A questo punto, sempre grazie alla trattativa condotta dall’Associazione nazionale magistrati e dal comitato di Intermagistrature, i giudici sono riusciti a incassare un altro importante risultato: la restituzione in tre comode rate, tra ottobre e la fine di dicembre di quest’anno, dei soldi ricevuti e non dovuti per il triennio 2015-2017. Complessivamente si stima attorno ai 40 milioni di euro la somma che i magistrati hanno visto accreditare sui loro stipendi per i due trienni, e la metà di questa cifra resterà comunque nelle loro tasche.  Forti di questo precedente, altre due correnti della categoria, Magistratura indipendente e Autonomia indipendente, che sono all’opposizione dell’attuale gruppo di comando dell’Anm, intendono portare il caso degli aumenti  da ridare allo Stato davanti ai giudici del Tar, sommergendo i tribunali amministrativi di singoli ricorsi, con il presupposto che si tratterebbe di un vero e proprio taglio degli stipendi. C’è da aggiungere, per dovere di cronaca, che le possibilità di successo di eventuali ricorsi non sono poche, anche perché a decidere saranno sempre loro, i magistrati, in questo caso con i panni dei giudici amministrativi. «Noi consideriamo questa tesi interpretativa demagogica e irresponsabile, e in questo senso si sono espressi tutti i tecnici che abbiamo consultato per avere un parere» taglia corto Carelli Palombi. In ogni caso, se si dovesse andare davanti al Tar, come minaccia una parte della magistratura, sarà l’occasione per buona per capire, in sede di dibattimento del contenzioso, perché ai magistrati viene concesso, per il triennio 2012-2014, ciò che invece è stato negato ai professori universitari o ai dirigenti dei ministeri.
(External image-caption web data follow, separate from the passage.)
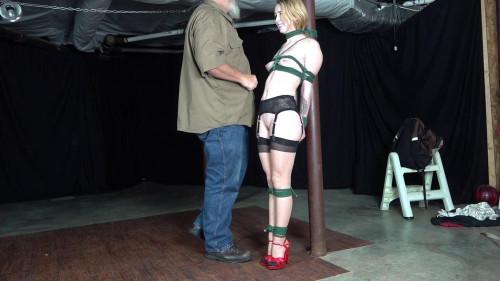 Macy Nikole: Leg Test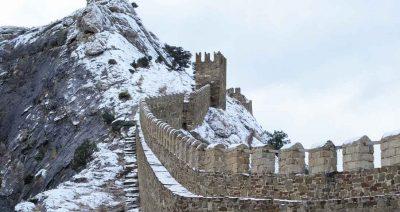 Генуэзская крепость Кафа зимой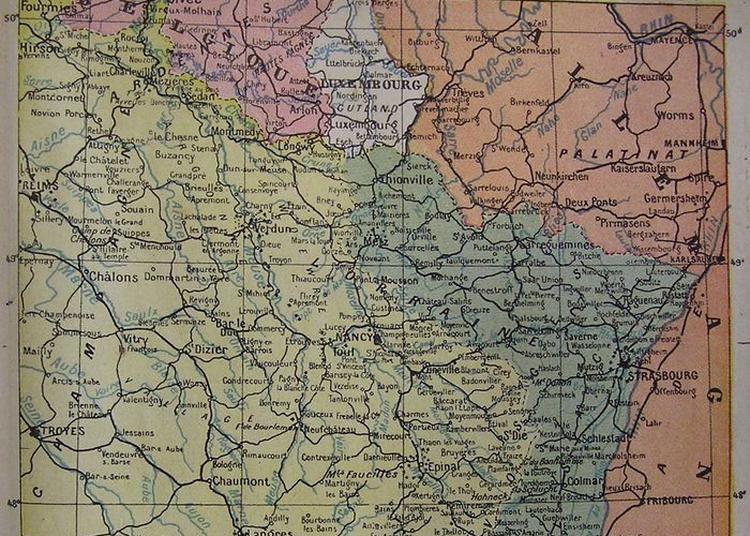 Visites Guidées D'un Magasin D'archives à Reims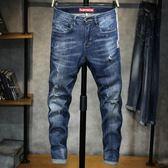牛仔褲男 時尚個性牛仔九分褲男圖案潮流藍色磨破男裝韓版男褲子 單寧牛仔長褲《印象精品》t6074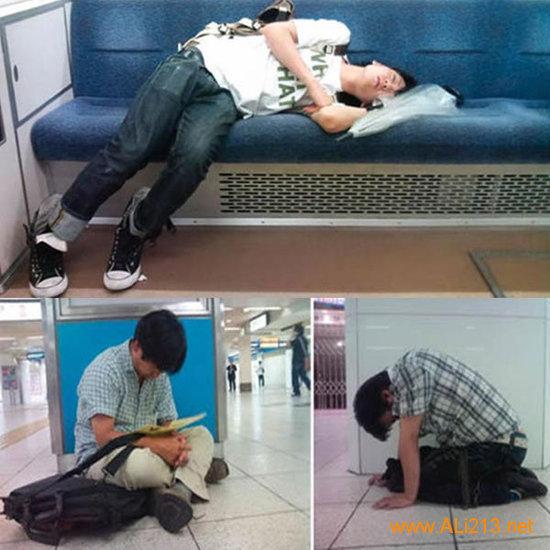 地铁网吧各种奇葩睡姿大集合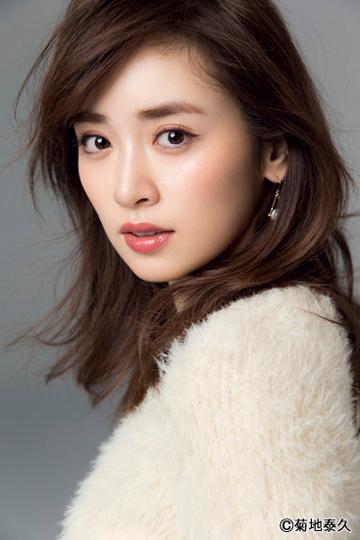 Oggi専属モデル・泉 里香さん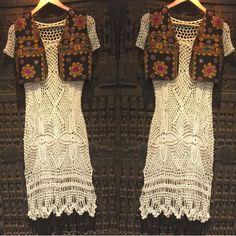 Vestido de crochet tejido por artesanos cubanos y chaleco bordado a mano por artesanos hindúes!  #arte #artelocal #hechoamano #hechoconamor #estilo #modalocal #comerciojusto #ayudanosaayudar #trend #cuba #india  Hand knitted crochet dress by cuban artisans and artistic decorated vest with hand embroidery by Indian artisans! #localstyle #localartist #style #fairtradefashion #trend #origen #india #cuba #treasuresoftheworld #shoplocal #helpingothers #like4like #followme #outfitoftheday #vest
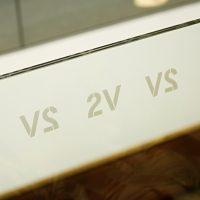 Opakovaný nápis V2 z pískované folie nalepený na bílém pruhu
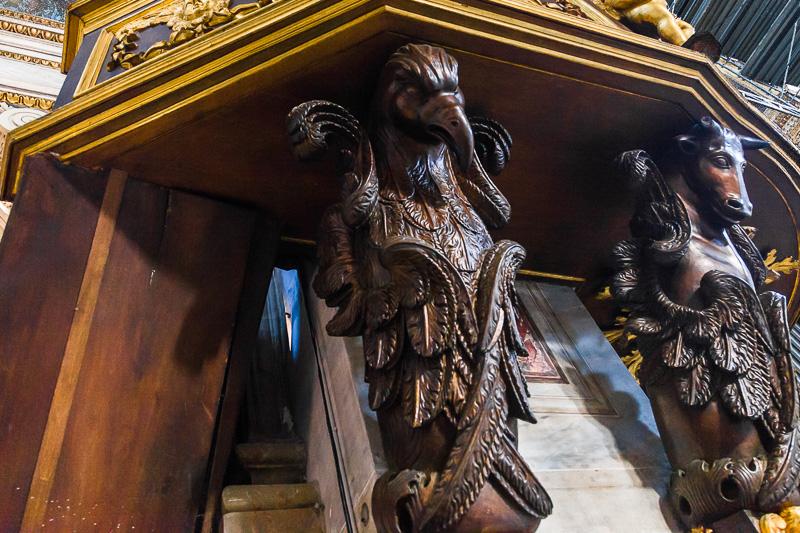 Le due figure allegoriche dell'aquila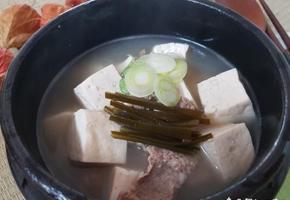 담백한 맛의 두부찌개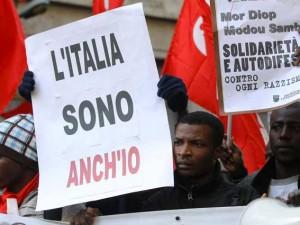 """Insulti razzisti a Torino: """"Sono italiano e sto telefonando."""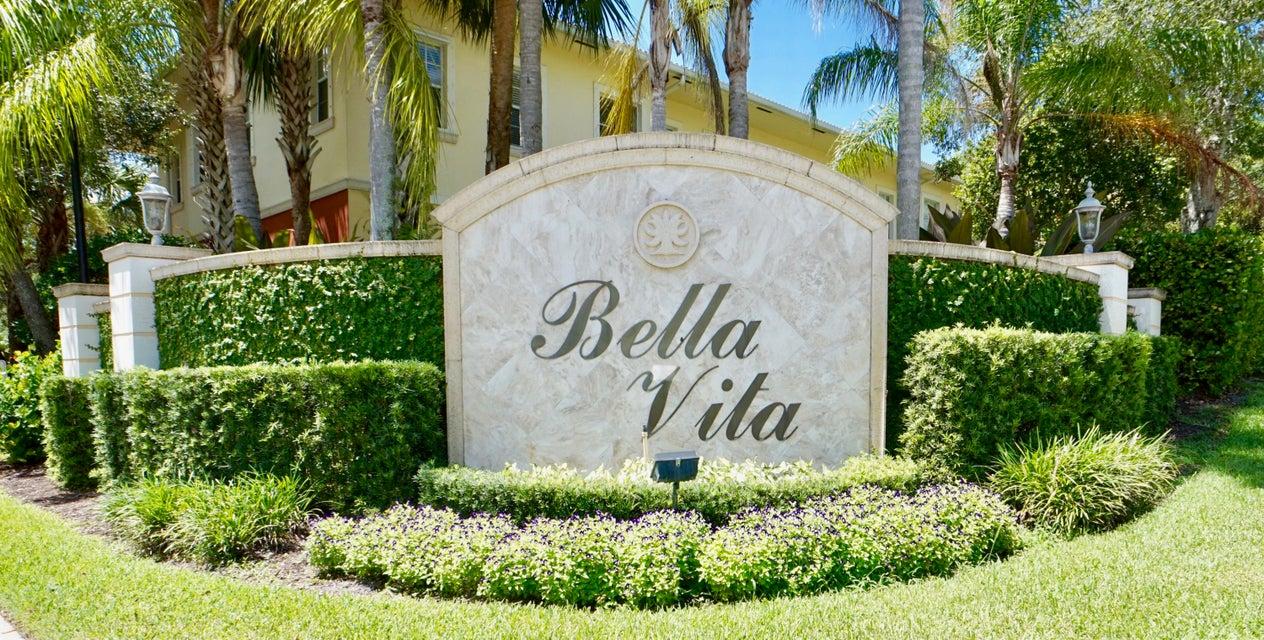 107 ViA Aurelia, Royal Palm Beach, FL 33411
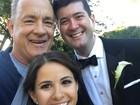 Tom Hanks 'invade' casamento em Nova York e tira selfie com os noivos
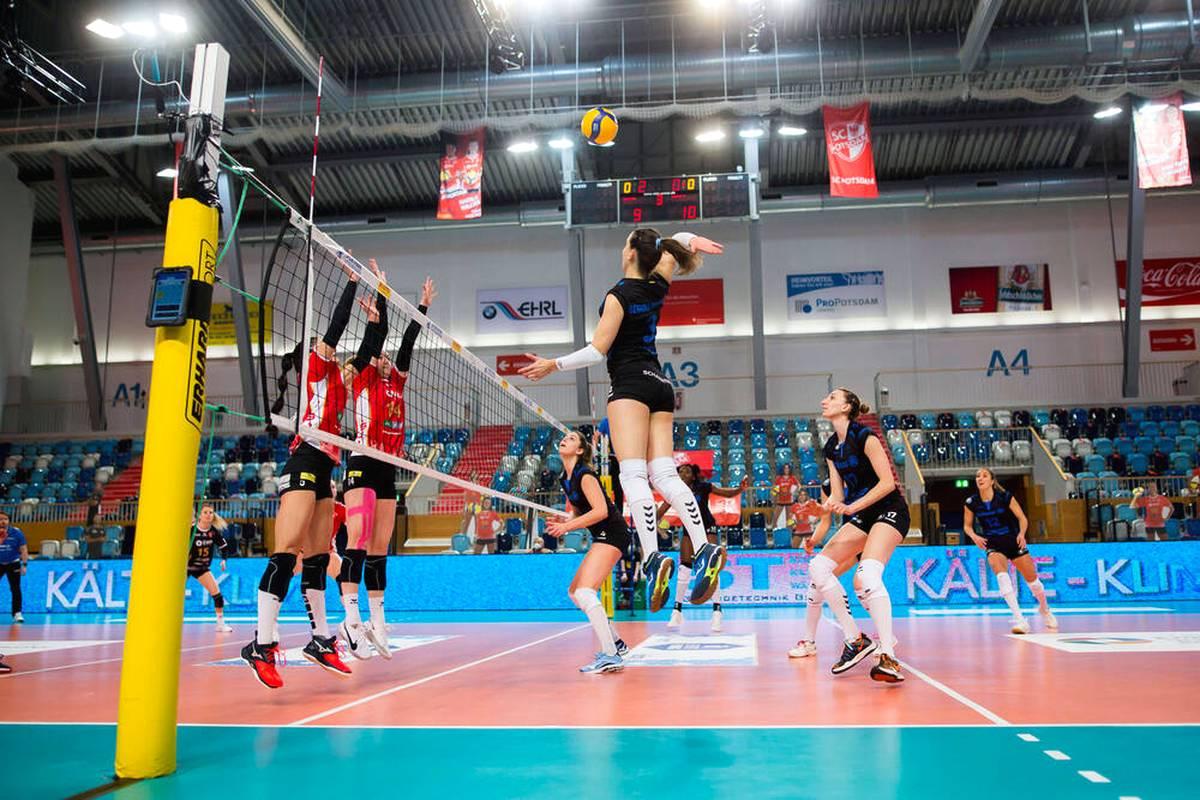Die Volleyball-Bundesliga trifft eine richtungsweisende Entscheidung für die Zukunft. Bei allen Spielen auf SPORT1 kommt der Videobeweis zum Einsatz.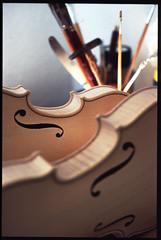 Werkstatt 7 (Bronko) Tags: violins violine geige werkstatt woodworks violinmaking geigenbau geigen violinen
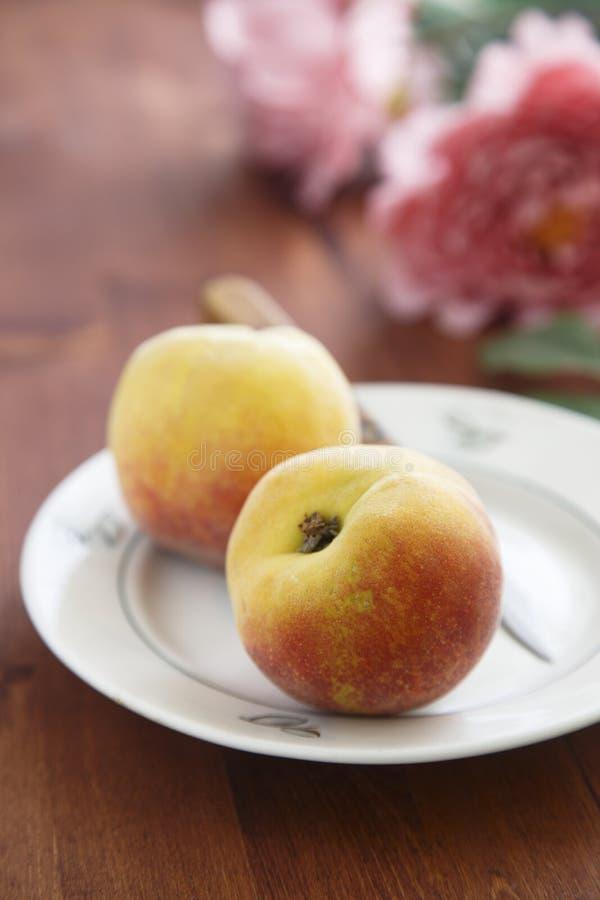 新鲜的桃子 库存图片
Infine, dal sito di Unicost  apprendiamo un altro particolare interessante, a proposito di stipendi dei giudici e di trattative che, tra l’altro, si sono svolte alla vigilia del congresso nazionale dell’Associazione dei magistrati. «Siamo riusciti a evitare il taglio lineare delle nostre retribuzioni, che era un provvedimento annunciato ed evitato grazie ad una riservata azione portata avanti dall’Anm» è scritto nel documento. Ancora complimenti ai negoziatori dell’Anm, ma forse sarebbe il caso di dare un chiarimento all’opinione pubblica: in che cosa consiste la sua «riservata azione» per difendere gli stipendi della categoria?